DC Reviews Student Test Scores
The District of Columbia's Board of Education will hold a hearing next week on irregularities in public school test scores, even as former chancellor Michelle Rhee defended the integrity of test results that showed unusual "erasure rates" from wrong answers to right.
"It isn't surprising," Rhee said in a statement Monday, "that the enemies of school reform once again are trying to argue that the Earth is flat and that there is no way test scores could have improved ... unless someone cheated."
USA TODAY's investigation into test scores "is an insult to the dedicated teachers and schoolchildren who worked hard to improve their academic achievement levels," Rhee said.
Rhee, who said Monday night that the investigation "absolutely lacked credibility," had declined to speak with USA TODAY despite numerous attempts before an article ran online and in Monday's newspaper.
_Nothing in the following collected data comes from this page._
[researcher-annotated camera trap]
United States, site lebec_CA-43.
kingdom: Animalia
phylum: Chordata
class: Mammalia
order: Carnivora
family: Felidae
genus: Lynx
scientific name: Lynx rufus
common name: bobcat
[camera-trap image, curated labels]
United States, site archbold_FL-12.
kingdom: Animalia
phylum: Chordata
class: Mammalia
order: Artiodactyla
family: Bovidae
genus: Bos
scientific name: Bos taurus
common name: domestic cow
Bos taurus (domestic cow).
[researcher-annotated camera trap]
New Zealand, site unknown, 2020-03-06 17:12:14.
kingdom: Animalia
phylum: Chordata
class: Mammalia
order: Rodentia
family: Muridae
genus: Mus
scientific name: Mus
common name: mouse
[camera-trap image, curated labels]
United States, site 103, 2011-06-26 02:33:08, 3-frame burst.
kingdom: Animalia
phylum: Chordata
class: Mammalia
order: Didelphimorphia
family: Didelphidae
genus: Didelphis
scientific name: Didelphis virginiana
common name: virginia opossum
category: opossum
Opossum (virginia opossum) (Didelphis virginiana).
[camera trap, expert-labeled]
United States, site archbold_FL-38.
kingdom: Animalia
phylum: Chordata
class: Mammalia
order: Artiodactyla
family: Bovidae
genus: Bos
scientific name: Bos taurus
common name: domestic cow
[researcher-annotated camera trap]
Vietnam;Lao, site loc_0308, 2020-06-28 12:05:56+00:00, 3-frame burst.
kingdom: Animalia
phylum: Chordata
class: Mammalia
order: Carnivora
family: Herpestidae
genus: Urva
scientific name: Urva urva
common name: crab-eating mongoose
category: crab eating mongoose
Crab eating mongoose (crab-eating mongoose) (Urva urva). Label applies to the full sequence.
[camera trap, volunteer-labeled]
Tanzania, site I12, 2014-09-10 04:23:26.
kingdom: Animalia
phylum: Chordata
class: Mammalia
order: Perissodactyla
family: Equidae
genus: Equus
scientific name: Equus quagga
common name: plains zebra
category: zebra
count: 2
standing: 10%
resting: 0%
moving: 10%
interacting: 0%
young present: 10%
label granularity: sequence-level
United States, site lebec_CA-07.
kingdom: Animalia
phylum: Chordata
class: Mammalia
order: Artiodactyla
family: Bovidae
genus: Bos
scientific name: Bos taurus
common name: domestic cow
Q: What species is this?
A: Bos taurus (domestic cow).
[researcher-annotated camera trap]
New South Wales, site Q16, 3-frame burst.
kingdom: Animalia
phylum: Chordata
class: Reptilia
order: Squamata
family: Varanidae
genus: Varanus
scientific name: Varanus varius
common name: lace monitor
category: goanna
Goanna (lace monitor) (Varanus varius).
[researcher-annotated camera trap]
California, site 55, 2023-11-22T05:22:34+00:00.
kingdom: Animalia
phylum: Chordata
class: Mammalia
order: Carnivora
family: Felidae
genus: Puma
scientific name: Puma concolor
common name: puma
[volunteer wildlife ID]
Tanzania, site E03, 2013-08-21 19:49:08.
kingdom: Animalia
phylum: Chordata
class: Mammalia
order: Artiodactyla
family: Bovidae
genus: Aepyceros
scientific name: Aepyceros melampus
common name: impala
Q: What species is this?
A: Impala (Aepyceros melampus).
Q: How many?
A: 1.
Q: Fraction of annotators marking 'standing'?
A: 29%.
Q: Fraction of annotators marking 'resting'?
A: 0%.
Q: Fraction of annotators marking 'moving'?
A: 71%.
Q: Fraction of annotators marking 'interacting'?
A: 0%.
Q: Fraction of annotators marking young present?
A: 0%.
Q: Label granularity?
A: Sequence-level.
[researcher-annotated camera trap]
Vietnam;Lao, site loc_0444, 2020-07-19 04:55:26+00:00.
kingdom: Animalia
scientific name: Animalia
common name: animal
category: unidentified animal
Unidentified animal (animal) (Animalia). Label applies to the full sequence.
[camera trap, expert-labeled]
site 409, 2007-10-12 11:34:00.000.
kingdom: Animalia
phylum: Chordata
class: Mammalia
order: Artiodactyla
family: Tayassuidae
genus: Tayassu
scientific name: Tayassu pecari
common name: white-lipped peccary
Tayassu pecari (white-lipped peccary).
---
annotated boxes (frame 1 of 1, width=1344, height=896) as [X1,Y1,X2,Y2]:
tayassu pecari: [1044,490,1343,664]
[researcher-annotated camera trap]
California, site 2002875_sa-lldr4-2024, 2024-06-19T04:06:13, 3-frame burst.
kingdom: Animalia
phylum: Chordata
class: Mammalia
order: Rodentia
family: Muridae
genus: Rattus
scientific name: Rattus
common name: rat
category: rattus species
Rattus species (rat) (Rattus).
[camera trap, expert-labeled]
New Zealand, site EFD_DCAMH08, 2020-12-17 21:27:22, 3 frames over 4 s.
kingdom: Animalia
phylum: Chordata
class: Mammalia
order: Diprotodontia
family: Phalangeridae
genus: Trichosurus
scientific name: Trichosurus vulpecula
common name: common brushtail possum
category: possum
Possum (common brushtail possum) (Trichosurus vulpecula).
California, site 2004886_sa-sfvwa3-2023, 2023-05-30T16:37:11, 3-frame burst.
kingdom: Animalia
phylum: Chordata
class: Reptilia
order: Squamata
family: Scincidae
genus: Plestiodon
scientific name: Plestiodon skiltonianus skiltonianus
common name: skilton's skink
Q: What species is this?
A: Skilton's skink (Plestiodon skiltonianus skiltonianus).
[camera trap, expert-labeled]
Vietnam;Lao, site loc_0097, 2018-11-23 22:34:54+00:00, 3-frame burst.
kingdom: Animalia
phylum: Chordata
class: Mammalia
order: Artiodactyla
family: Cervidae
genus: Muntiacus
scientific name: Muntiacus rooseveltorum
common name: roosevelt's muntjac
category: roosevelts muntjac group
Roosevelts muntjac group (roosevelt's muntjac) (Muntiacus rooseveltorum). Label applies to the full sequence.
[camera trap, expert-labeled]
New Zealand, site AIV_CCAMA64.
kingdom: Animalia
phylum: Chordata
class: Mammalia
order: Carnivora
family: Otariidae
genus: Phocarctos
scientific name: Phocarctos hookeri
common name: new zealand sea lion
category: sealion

Her comments were made during the taping of PBS' Tavis Smiley show to air on Tuesday night.
In its months-long investigation, which included documents obtained through Freedom of Information Act requests, USA TODAY looked at 103 public schools in the nation's capital where tests showed a pattern of unusually high numbers of answers that had been changed from wrong to right. The improvements in test scores earned Rhee and the school system national attention.
But since 2008, more than half of D.C. schools were flagged by a testing company for having unusually high rates of wrong-to-right erasures. At one school, Noyes Education Campus, the number of erasures in one class was so high that the odds of winning the Powerball grand prize were better than the erasures occurring by chance.
"It's disturbing," said D.C. board President Ted Trabue, who ordered the review of past testing procedures. "You never want to see the system being gamed."
The April 6 hearing will examine how the D.C. Public Schools, then under Rhee, handled previous investigations into the high erasure rates.
In her response, Rhee noted that a testing company said "there are many reasons for erasures, and the presence of erasures does not mean someone cheated. In fact, it can mean that our students are being more diligent about their work."
In a statement and interview on Monday, John Fremer, president of Caveon Consulting Services, which investigated the district tests, said that "in no instance did Caveon conclude that cheating had been revealed."